Beitrag von amko61 » Dienstag 4. Juli 2023, 16:04

Venator hat geschrieben:
Dienstag 4. Juli 2023, 15:50
Ich habe allerdings nicht den Eindruck, dass dies so allgemein und pauschal tatsächlich für die Betroffenenvertreter gilt. Es ist viel trauriger!

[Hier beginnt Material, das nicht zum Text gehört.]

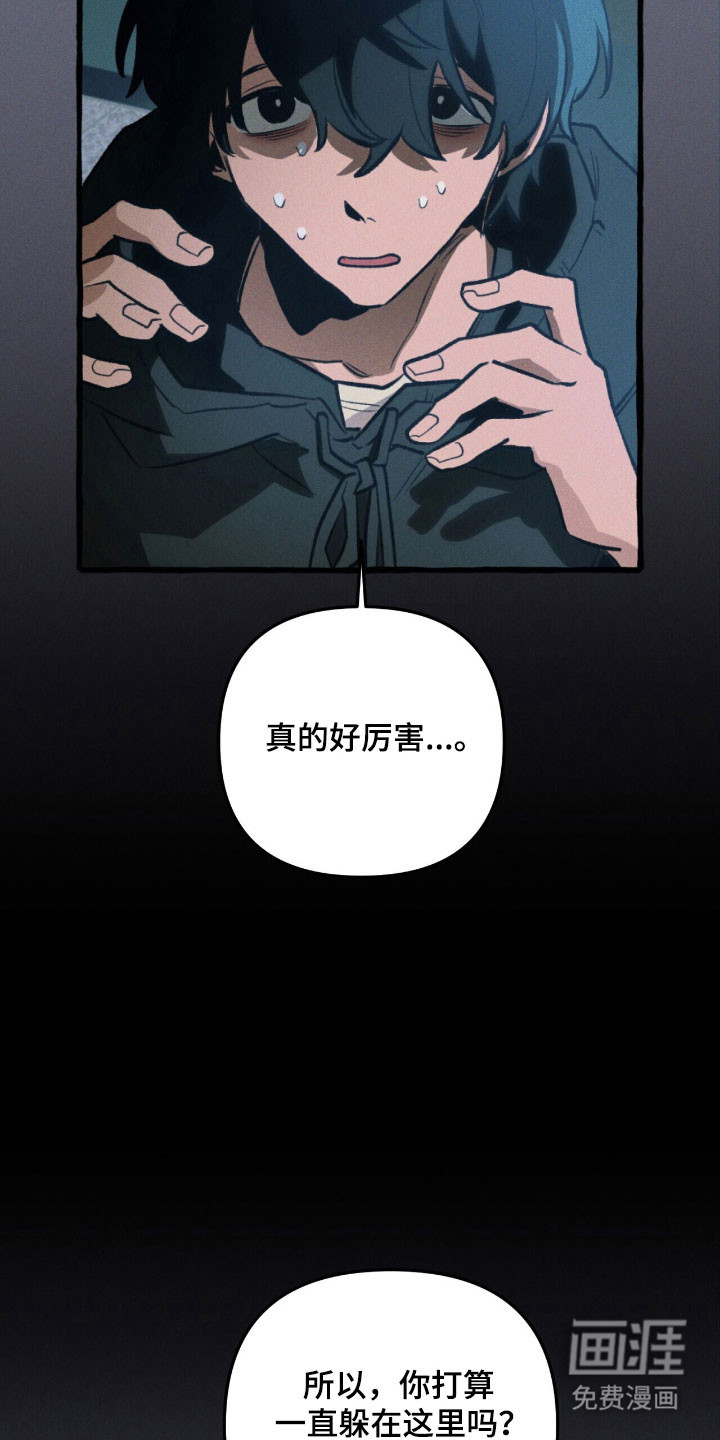 第53话 第21页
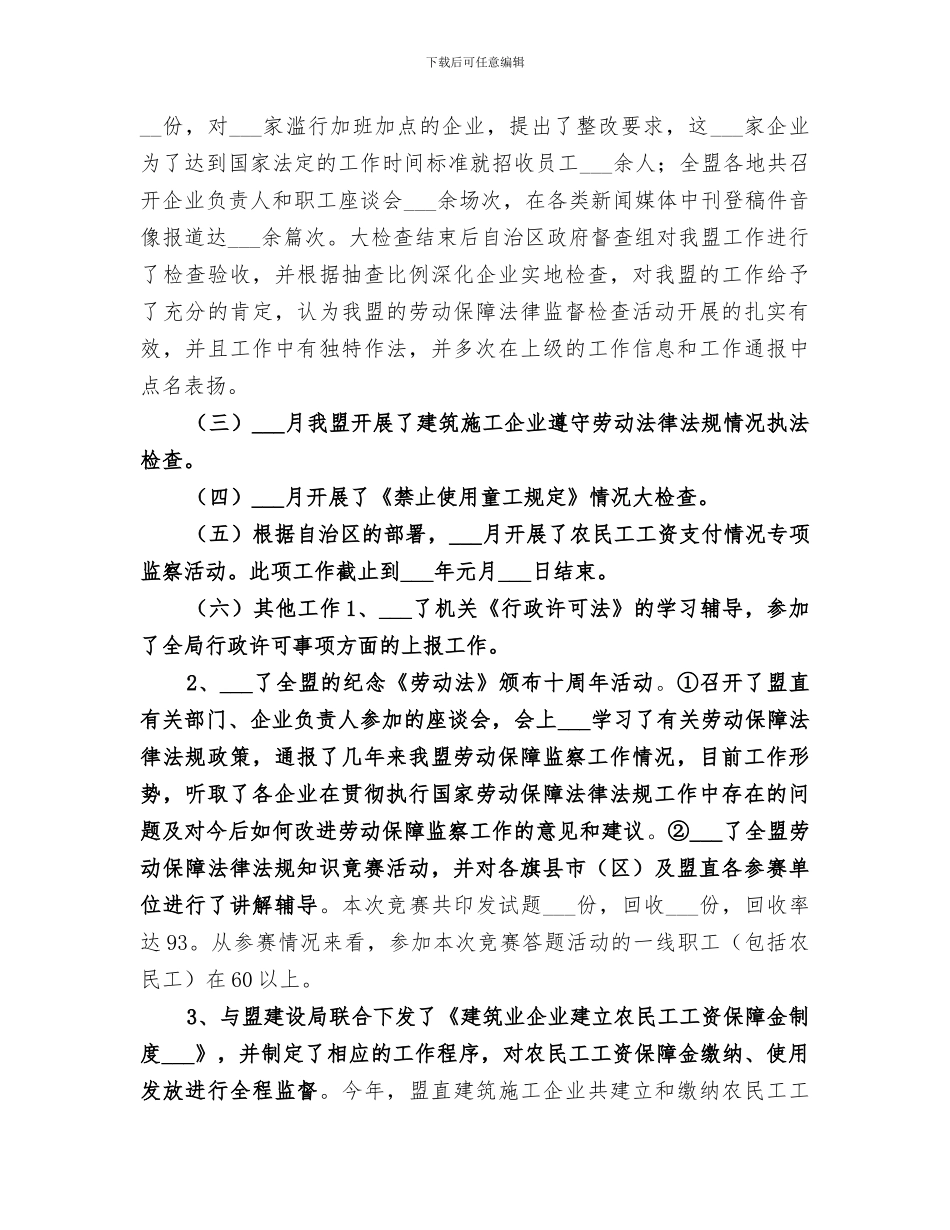 2024年劳动保障监察总结_第2页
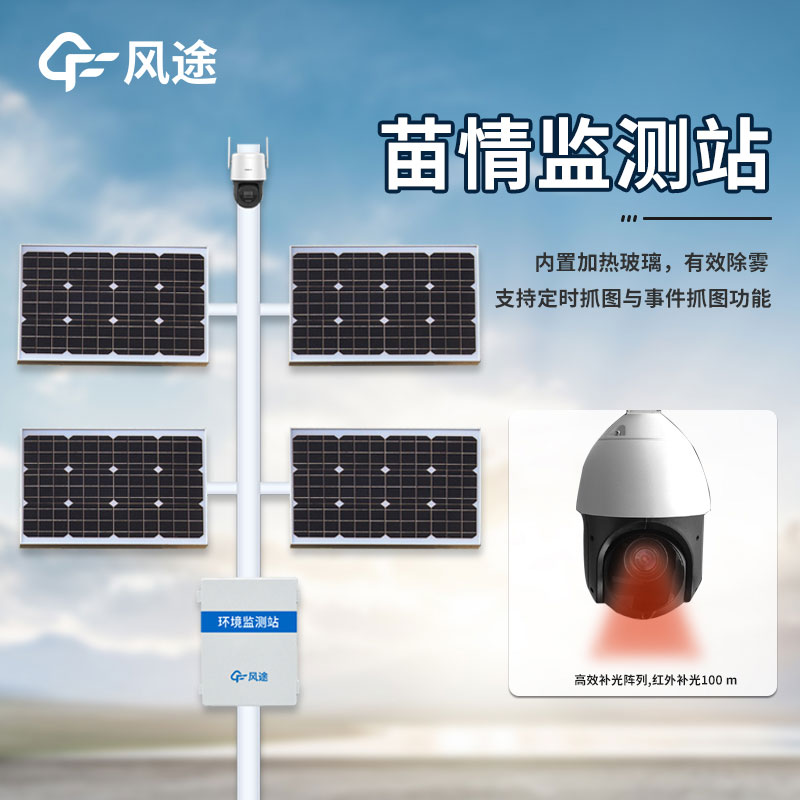智慧農業(yè)苗情檢測儀，未來農業(yè)發(fā)展新方向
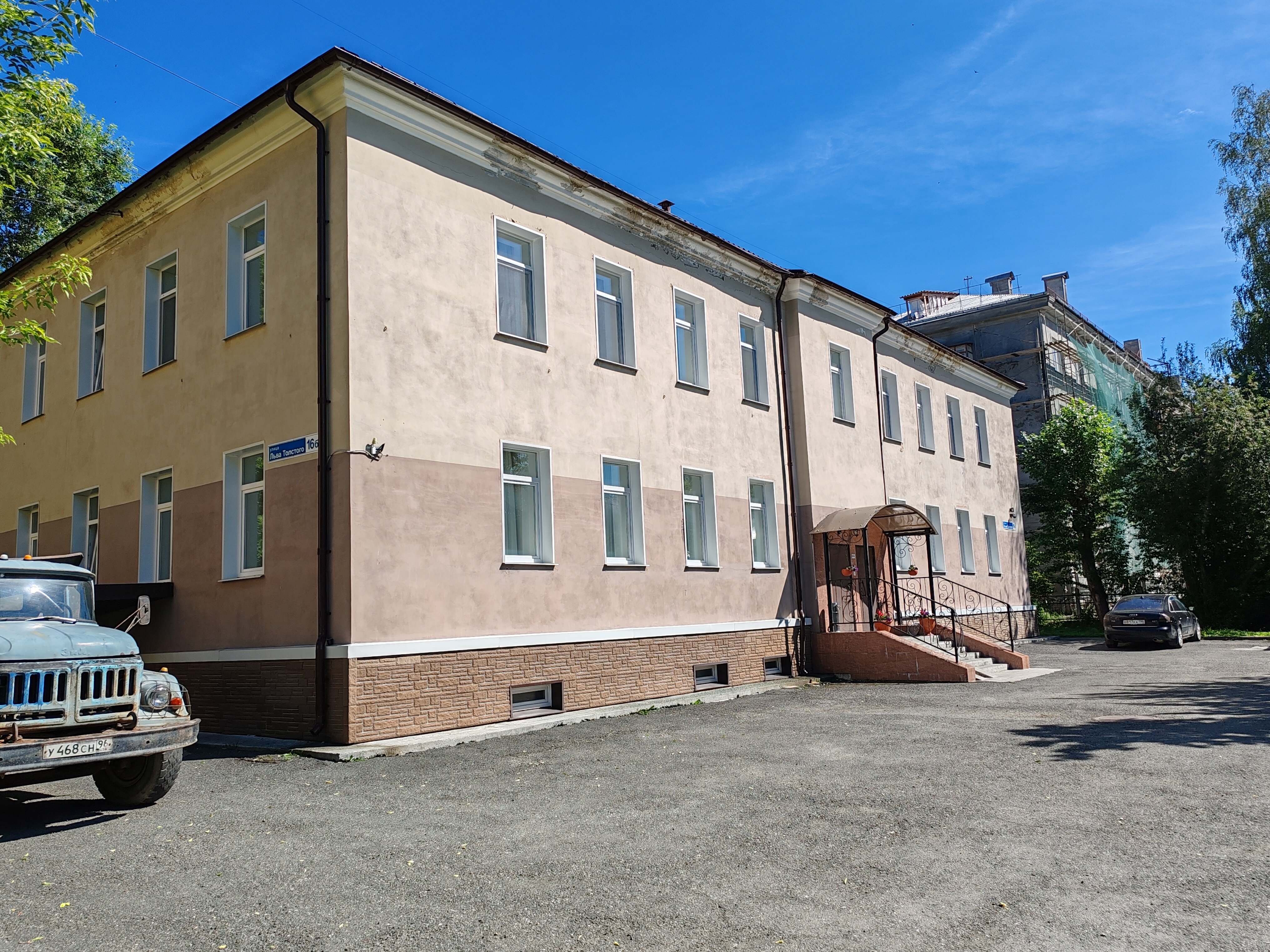 Фото Апарт Отель 24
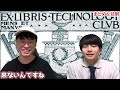 【未解明】2025年になっても再現できない技術ロストテクノロジー4選がヤバすぎた...。part9【 再現不可能 謎 ミステリー 都市伝説 】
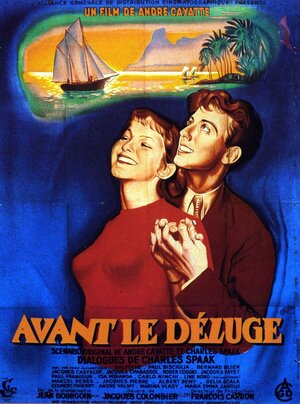 Постер: (Перед потопом, 1954 - вся информация о фильме на FilmNavi.ru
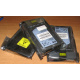 Жёсткие диски 146.8Gb HP 360205-022 404708-001 404670-002 3R-A6404-AA 8D1468A4C5 купить в Раменском, цена (Раменское)
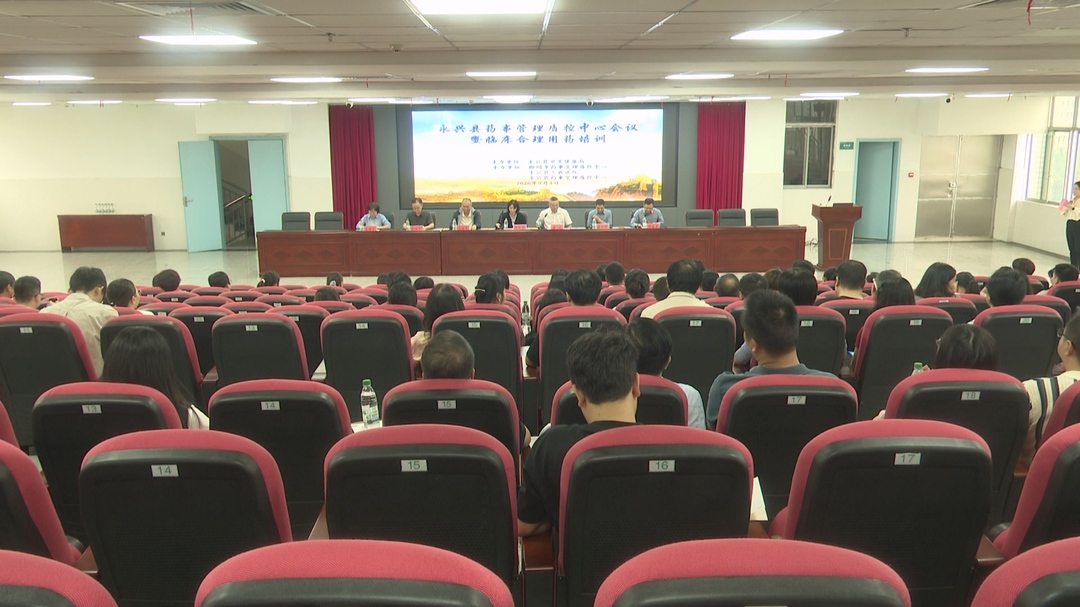 永兴县开展临床合理用药培训 保障群众就医用药安全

Streitbar sind sie doch alle. Sie beherrschen aber weder die Fähigkeit gemeinsam zu streiten und so ihre Kräfte zu bündeln, noch haben sie immer die eigentliche Sache im Blick, für die sie eigentlich streiten sollten (nämlich die Anliegen und Interessen von uns allen!) - noch wissen sie, wann der optimale Zeitpunkt zum Streit oder eher für verhandelnde Diplomatie ist.


Und dieses Verhalten ist typisch für alle unsere Betroffenenvertreter (zumindest die männlichen). Sie streiten und widersprechen und protestieren also sehr wohl, oft bis an die Grenze des Zumutbaren, aber leider ohne Erfolg. Und das machen sie weder aus persönlichen Abhängigkeiten sondern eher aus Eitelkeit, Egozentrik oder mangelndem Sinn für das angemessene, höfliche aber zielgerichtete Verhalten und kluge Vorgehen.
Stimmt, man kann die vier nicht pauschal beurteilen, dazu sind sie viel zu unterschiedlich. Zwei kommen mir eher harmoniebedürftig vor, die beiden anderen sind sehr streitlustig, weil sie sehr egozentrisch sind und sich wichtig fühlen wollen.Deshalb ziehen sie auch nicht an einem Strang.